Would you please transcribe the records below exactly, leaving out the pictures?

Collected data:
= Beginning of Section =

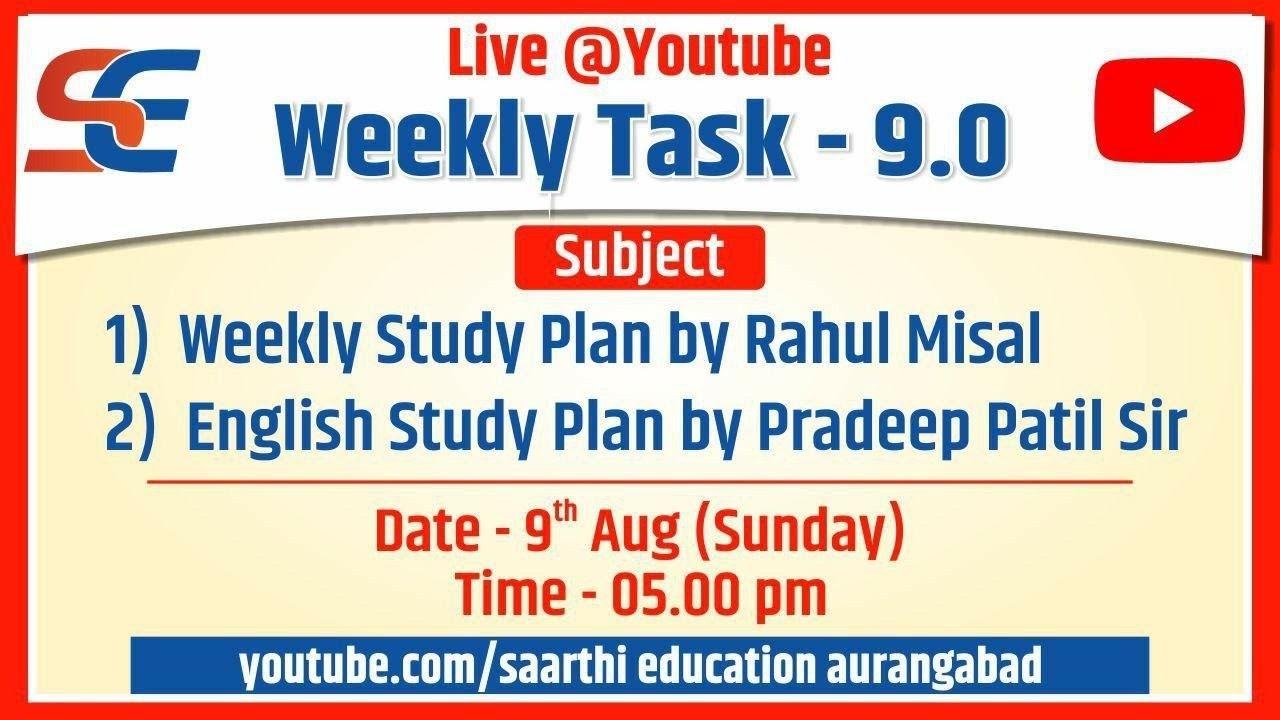 SE

Live @Youtube

Weekly Task - 9.0

Subject

1) Weekly Study Plan by Rahul Misal

2) English Study Plan by Pradeep Patil Sir

Date - 9$^{th}$ Aug (Sunday)
Time - 05.00 pm

youtube.com/saarthi education aurangabad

= End of Section =

* **Written answer**:
 SE

Live @Youtube

Weekly Task - 9.0

Subject

1) Weekly Study Plan by Rahul Misal

2) English Study Plan by Pradeep Patil Sir

Date - 9$^{th}$ Aug (Sunday)
Time - 05.00 pm

youtube.com/saarthi education aurangabad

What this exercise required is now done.